For derivatives, we have $LT(Df) = p LT(f) - f(0) = p F(p) - f(0).$ and we can repeatedly use it to get $LT(DDf) = p LT(Df) - Df(0) = p (p LT(f) - f(0)) - Df(0) = p^2 F(p) - p f(0) - f'(0).$

solve equation $(D-1)(D-2) f(t) = 0$ with condition $f(0) = 0, f'(0) = 1.$

We may apply Laplace transform to the equation and get $LT [(D^2 - 3D + 2) f] = 0$ which says $p^2 F(p) - p f(0) - f'(0) - 3 [p F(p) - f(0)] + 2 F(p) = 0$ plug in the initial condition for $f(0), f'(0)$, we get $F(p) [p^2 - 3p + 2] = 1$ thus $F(p) = 1 / (p^2 - 3p + 2) = \frac{1}{(p-1)(p-2)}$

Now we can either look up the inverse Laplace transformation table, or do the inverse Laplace transformation integral, to get $f(t) = (1/2\pi i) \int_{c-i \infty}^{c+i \infty} F(p) e^{pt} dp = \sum_{p} Res_p( F(p) e^{pt})$ we have two poles,

• one is at $p=1$, with residue $e^{1 t} /(1-2) = - e^t$ and
• another at $p=2$ with residue $e^{2 t} /(2-1) = e^{2t}$

so the answer is $f(t) = e^{2t} - e^t.$ We may check that they indeed satisfies the initial condition.

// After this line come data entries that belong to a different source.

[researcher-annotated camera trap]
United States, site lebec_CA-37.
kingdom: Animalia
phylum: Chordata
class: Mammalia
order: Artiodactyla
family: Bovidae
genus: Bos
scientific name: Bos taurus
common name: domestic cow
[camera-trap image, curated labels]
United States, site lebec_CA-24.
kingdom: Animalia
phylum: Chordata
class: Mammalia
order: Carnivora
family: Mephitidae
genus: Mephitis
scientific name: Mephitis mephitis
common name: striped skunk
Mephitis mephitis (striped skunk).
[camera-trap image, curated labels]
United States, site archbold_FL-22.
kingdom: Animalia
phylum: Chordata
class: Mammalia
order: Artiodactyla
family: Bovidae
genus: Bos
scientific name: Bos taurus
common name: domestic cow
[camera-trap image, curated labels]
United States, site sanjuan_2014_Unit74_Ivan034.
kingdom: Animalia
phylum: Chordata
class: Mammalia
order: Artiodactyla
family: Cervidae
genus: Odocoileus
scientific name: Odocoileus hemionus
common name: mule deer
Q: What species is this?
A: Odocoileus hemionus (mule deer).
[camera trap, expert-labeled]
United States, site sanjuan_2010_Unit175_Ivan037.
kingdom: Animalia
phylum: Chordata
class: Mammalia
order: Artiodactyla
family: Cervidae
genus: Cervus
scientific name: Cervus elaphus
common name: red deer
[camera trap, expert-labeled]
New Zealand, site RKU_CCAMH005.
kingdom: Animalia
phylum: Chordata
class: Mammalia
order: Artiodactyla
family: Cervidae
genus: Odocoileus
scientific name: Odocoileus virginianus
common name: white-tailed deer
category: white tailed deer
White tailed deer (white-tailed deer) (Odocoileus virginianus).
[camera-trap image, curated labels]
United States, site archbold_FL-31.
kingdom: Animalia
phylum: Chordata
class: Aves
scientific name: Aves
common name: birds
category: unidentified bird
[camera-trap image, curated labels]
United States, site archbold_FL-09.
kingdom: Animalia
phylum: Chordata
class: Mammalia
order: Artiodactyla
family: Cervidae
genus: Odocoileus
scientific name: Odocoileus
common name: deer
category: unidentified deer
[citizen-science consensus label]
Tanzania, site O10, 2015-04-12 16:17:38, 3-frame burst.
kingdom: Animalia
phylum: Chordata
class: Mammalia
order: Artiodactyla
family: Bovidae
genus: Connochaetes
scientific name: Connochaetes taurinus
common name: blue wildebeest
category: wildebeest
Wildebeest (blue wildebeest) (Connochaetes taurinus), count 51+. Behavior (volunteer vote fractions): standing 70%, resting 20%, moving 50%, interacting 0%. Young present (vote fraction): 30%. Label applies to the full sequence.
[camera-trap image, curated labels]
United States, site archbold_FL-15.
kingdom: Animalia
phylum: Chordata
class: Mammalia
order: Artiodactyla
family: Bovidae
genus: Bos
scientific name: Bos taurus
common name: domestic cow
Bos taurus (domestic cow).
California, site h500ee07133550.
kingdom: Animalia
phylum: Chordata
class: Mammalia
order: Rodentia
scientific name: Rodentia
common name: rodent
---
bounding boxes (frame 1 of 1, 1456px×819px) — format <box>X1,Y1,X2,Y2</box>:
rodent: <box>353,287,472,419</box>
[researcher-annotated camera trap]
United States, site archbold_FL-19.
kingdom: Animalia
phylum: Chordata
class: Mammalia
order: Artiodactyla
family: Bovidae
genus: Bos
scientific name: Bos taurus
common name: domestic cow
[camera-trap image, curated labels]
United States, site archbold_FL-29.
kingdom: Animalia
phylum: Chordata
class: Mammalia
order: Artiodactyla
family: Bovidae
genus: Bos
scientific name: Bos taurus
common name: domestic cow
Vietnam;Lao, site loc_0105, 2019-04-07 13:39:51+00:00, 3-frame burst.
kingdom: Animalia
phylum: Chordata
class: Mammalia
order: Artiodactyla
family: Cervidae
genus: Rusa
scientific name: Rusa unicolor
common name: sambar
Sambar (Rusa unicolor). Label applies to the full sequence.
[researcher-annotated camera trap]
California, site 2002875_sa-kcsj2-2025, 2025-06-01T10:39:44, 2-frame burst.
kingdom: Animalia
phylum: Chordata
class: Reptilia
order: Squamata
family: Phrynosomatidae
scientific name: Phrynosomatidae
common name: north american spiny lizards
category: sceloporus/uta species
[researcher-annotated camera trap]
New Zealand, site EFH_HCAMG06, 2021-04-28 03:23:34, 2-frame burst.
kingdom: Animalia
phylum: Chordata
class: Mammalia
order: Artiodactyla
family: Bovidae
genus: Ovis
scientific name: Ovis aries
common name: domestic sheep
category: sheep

If you had a equation of the form $D f(x) = 1$ then it is not a homogeneous equation: the term on the right hand side is does not contain factor $f$. What does its solution space look like? We know it is of the form $f(x) = c + x.$

Note that, the solution space is not a vector space anymore. indeed, if you have $f_1(x)$ and $f_2(x)$ both satisfies the equation, $D f_1(x) = 1$ $D f_2(x) = 1$ then add the two equation up, we see $D (f_1(x) + f_2(x)) = 2$ so $f_1(x) + f_2(x)$ is not a solution ($1 \neq 2$).

Nonetheless, the solution space is a so called 'affine space' $V$, which means there is an associated vector space $V'$, and for any two elements $v_1, v_2 \in V$, we have their difference $v_1 - v_2 \in V'$.

In our case, the associated vector space is the solution space for the homogenous equation $V' = \{f(x) \mid Df = 0 \}$

That means, if we pick a 'base point' $v_0 \in V$, and pick a basis $e_1, \cdots, e_n$ of $V'$, and then we can express any element $v \in V$ as $v = v_0 + (c_1 e_1 + \cdots + c_n e_n).$ for some coefficients $c_i$.

Back to our problem here, any solution to the inhomogenous equation can be written as a 'particular solution' (playing the role of $v_0$ above), and plus a solution to the homogenous equation (an element of $V'$).